VORLIEGENDER TEXT =
•••

Und darum sind sie von der Wahrheit und jeder Tugend in eine verkehrte Unähnlichkeit abgekommen, weil sie dahin die höchste Heiligkeit verlegen: dass der Mensch in jeder Hinsicht seiner Natur folge und ohne Zwang sei, auf dass er mit geneigtem Geiste in Ledigkeit wohnen könne, und daß er hinsichtlich der Lust des Fleisches bei jeder Bewegung nach außen kehren dürfe, um dem Fleisch genug zu tun und, schnell des Bildes gleichgültig geworden, ungehindert in die nackte Ledigkeit des Geistes wieder einkehren zu können. Seht, das ist eine höllische Frucht, die aus ihrem Unglauben erwächst, und damit wird der Unglaube genährt bis in den Tod.
Denn wenn die Zeit kommt, dass ihre Natur mit bitterem Weh und Todesangst beladen ist, dann werden sie voll von Bildern und friedlos und erschreckt von innen; dann verlassen sie ihre ledige Einkehr in die Ruhe und fallen in solche Hoffnungslosigkeit, dass niemand sie trösten kann; und da sterben sie wie tolle Hunde.
Ihrer Ledigkeit, der wird kein Lohn; wer aber böse Werke getan hat und darin stirbt, der gehört dem ewigen Feuer; - so lehrt unser Glaube. Ich habe euch nun das Böse gezeigt neben dem Guten, damit ihr das Gute umso besser verstehen und vor dem Bösen behütet werden möget. Solche Leute sollt ihr fliehen als die Todfeinde eurer Seelen, wie heilig sie auch erscheinen mögen in ihrem Gebaren, in ihren Werken, in ihrem Tun oder lassen. Denn sie sind der Boden des Teufels, und sind die gefährlichsten, die jetzt leben unter schlichten, ungelehrten und gutwilligen Menschen. Ich lasse es dabei bewenden und will wieder zu meiner Abhandlung zurückkommen, womit ich erst begonnen habe.
Einigung ohne Mittel.
Ihr erinnert euch, dass ich vorhin zeigte, wie alle Heiligen und alle guten Menschen mit Gott durch Mittel vereinigt sind. Nun will ich weiter erklären, wie sie alle mit Gott ohne Mittel geeinigt sind. Wenige sind es in diesem Leben, die dazu geeignet und genügend erleuchtet sind, um es fühlen und verstehen zu können. Wer daher die drei Einigungen, von denen ich spreche, in sich fühlen und erkennen soll, der muss vollständig und mit seinem ganzen Sein Gott leben, indem er der Gnade und den Antrieben Gottes in allen Tugenden und innerlichen Übungen genügt und folgsam ist.

•••

VORLIEGENDE AUFLISTUNG =
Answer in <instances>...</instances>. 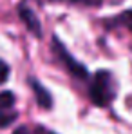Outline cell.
Masks as SVG:
<instances>
[{"mask_svg":"<svg viewBox=\"0 0 132 134\" xmlns=\"http://www.w3.org/2000/svg\"><path fill=\"white\" fill-rule=\"evenodd\" d=\"M118 96V80L112 71L100 69L90 76L89 98L96 107H109Z\"/></svg>","mask_w":132,"mask_h":134,"instance_id":"cell-1","label":"cell"},{"mask_svg":"<svg viewBox=\"0 0 132 134\" xmlns=\"http://www.w3.org/2000/svg\"><path fill=\"white\" fill-rule=\"evenodd\" d=\"M53 54H54V58L60 62V65L64 67L72 78H76V80H87L89 78V69L83 65V64H80V62L67 51V47L62 44V40H60L58 36H53Z\"/></svg>","mask_w":132,"mask_h":134,"instance_id":"cell-2","label":"cell"},{"mask_svg":"<svg viewBox=\"0 0 132 134\" xmlns=\"http://www.w3.org/2000/svg\"><path fill=\"white\" fill-rule=\"evenodd\" d=\"M18 118L16 111V96L11 91L0 92V129H5L13 125Z\"/></svg>","mask_w":132,"mask_h":134,"instance_id":"cell-3","label":"cell"},{"mask_svg":"<svg viewBox=\"0 0 132 134\" xmlns=\"http://www.w3.org/2000/svg\"><path fill=\"white\" fill-rule=\"evenodd\" d=\"M18 16H20V20L24 22V25L27 27L29 33H33L36 38L42 36V24L38 20V16L35 15V11L27 4H20L18 5Z\"/></svg>","mask_w":132,"mask_h":134,"instance_id":"cell-4","label":"cell"},{"mask_svg":"<svg viewBox=\"0 0 132 134\" xmlns=\"http://www.w3.org/2000/svg\"><path fill=\"white\" fill-rule=\"evenodd\" d=\"M29 85H31V89L35 92V98H36L38 107H42V109H51V107H53V96H51V92L45 89L38 80H35V78H29Z\"/></svg>","mask_w":132,"mask_h":134,"instance_id":"cell-5","label":"cell"},{"mask_svg":"<svg viewBox=\"0 0 132 134\" xmlns=\"http://www.w3.org/2000/svg\"><path fill=\"white\" fill-rule=\"evenodd\" d=\"M105 27L114 29V27H125L132 33V9H127L116 16H112L109 20H105Z\"/></svg>","mask_w":132,"mask_h":134,"instance_id":"cell-6","label":"cell"},{"mask_svg":"<svg viewBox=\"0 0 132 134\" xmlns=\"http://www.w3.org/2000/svg\"><path fill=\"white\" fill-rule=\"evenodd\" d=\"M58 4H71V5H83V7H100L103 0H49Z\"/></svg>","mask_w":132,"mask_h":134,"instance_id":"cell-7","label":"cell"},{"mask_svg":"<svg viewBox=\"0 0 132 134\" xmlns=\"http://www.w3.org/2000/svg\"><path fill=\"white\" fill-rule=\"evenodd\" d=\"M9 72H11L9 64H7V62H4V60L0 58V85H2V83H5V82L9 80Z\"/></svg>","mask_w":132,"mask_h":134,"instance_id":"cell-8","label":"cell"},{"mask_svg":"<svg viewBox=\"0 0 132 134\" xmlns=\"http://www.w3.org/2000/svg\"><path fill=\"white\" fill-rule=\"evenodd\" d=\"M13 134H36V132H35L33 129H29V127H25V125H24V127H18Z\"/></svg>","mask_w":132,"mask_h":134,"instance_id":"cell-9","label":"cell"},{"mask_svg":"<svg viewBox=\"0 0 132 134\" xmlns=\"http://www.w3.org/2000/svg\"><path fill=\"white\" fill-rule=\"evenodd\" d=\"M49 134H54V132H49Z\"/></svg>","mask_w":132,"mask_h":134,"instance_id":"cell-10","label":"cell"}]
</instances>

•••

ZIEL DER AUFGABE = Übernehmen Sie aus dem Text über die Einigung mit Gott wortgetreu den Abschnitt von „Ihrer Ledigkeit, der“ bis „erst begonnen habe.“.

LÖSUNG DER AUFGABE =
Ihrer Ledigkeit, der wird kein Lohn; wer aber böse Werke getan hat und darin stirbt, der gehört dem ewigen Feuer; - so lehrt unser Glaube. Ich habe euch nun das Böse gezeigt neben dem Guten, damit ihr das Gute umso besser verstehen und vor dem Bösen behütet werden möget. Solche Leute sollt ihr fliehen als die Todfeinde eurer Seelen, wie heilig sie auch erscheinen mögen in ihrem Gebaren, in ihren Werken, in ihrem Tun oder lassen. Denn sie sind der Boden des Teufels, und sind die gefährlichsten, die jetzt leben unter schlichten, ungelehrten und gutwilligen Menschen. Ich lasse es dabei bewenden und will wieder zu meiner Abhandlung zurückkommen, womit ich erst begonnen habe.